A Domain Independent Approach for Learning-Based Monocular Depth Estimation 

#####REQUIREMENTS#####

Caffe, compiled with MATLAB support (refer to http://caffe.berkeleyvision.org/)

#####MODELS WIKI#####

Three models are released: MIX_FCN, MIX_LSTM and MIX_EIGEN, as referred in the paper.

The models have been trained to estimate depth up to 39.75 meters, with ground truth labels normalized 
between 0 and 1 (1=39.75 meters).The deploy files handle the un-normalizing process, so all the networks 
return an un-normalized, metric estimation of the depth.

MIX_FCN is a fully convolutional network that can handle any input resolution, returning a non-downsampled 
depth estimation, when odd numbers divisions do not happen in the network's pooling layers.
If you would like to test on a custom resolution, you will need to change the sizes for 
the input (at the beginning of the file) and the unnormalizer layer(at the end of the file) 
in mix_fcn.prototxt accordingly.

MIX_EIGEN and MIX_LSTN are not fully convolutional, as their weights vector 
size depends on the input resolution. For this reason, the provided models can 
handle 256x160 inputs. MIX_LSTM will return a 256x160 depth map, while MIX_EIGEN return a 64x40 one. 

#####BENCHMARKS WIKI#####

The benchmarks archives contain:
-HDF5 files containing the test data
-a MATLAB evaluation script (eval_[name_benchmark]_test_set.m)

You should edit the scripts setting up the correct paths for your Caffe installation 
(it should be [dir_to_caffe]/caffe/matlab),the network models and the HDF5 files.  

#####KITTI BENCHMARK WIKI#####

Data is stored into a single HDF5 file: kitti_data/kitti_test_set.h5

Input and ground truth resolution: 256x78 pixels.
MIX_FCN will return a 256x80 depth prediction due to odd numbers divisions during
pooling layers. Predictions will be then cropped to fit with the given GT.
MIX_LSTM and MIX_EIGEN will be fed with a padded version, 256x160 sized, of the input. 
MIX_LSTM will return a 256x160 depth prediction. A 256x80 crop will be extracted from it, corresponding
to the unpadded part of the input. The same processing described for MIX_FCN will be
then performed to fit the GT size.
MIX_EIGEN will return a 64x40 depth prediction. A 64x20 crop will be extracted and processed as described above.
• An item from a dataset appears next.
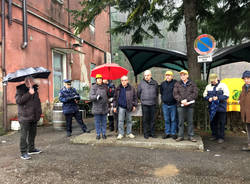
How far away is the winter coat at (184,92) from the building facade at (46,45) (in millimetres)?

Returned errors will be relative only to a bottom half crop of the 256x78 ground truth, corresponding to 
the image area where valid laser measurements are present.
Refer to KITTI website (http://www.cvlibs.net/datasets/kitti) and the Experiments section of our paper for further details.   

#####ZURICH BENCHMARK WIKI#####

Data is splitted into 4 sequences, saved into 4 HDF5 files: zurich_data/seq_[].h5
The script, when the relative path to the HDF5 files is properly set, will automatically test all the sequences and return an
overall result.

Input and ground truth resolution: 256x160 pixels
As the resolution corresponds to the one required by MIX_LSTM and MIX_EIGEN, pre and post processing is quite straightforward


#####DATASET WIKI#####

Depth GT is stored in a 8-bit PNG file, with values ranged between 0 and 255. You can get metric depth by plain unnormalization 
(a 255 pixel value corresponds to a metric depth of 39.75 meters, a 0 pixel value corresponds to 0 meters).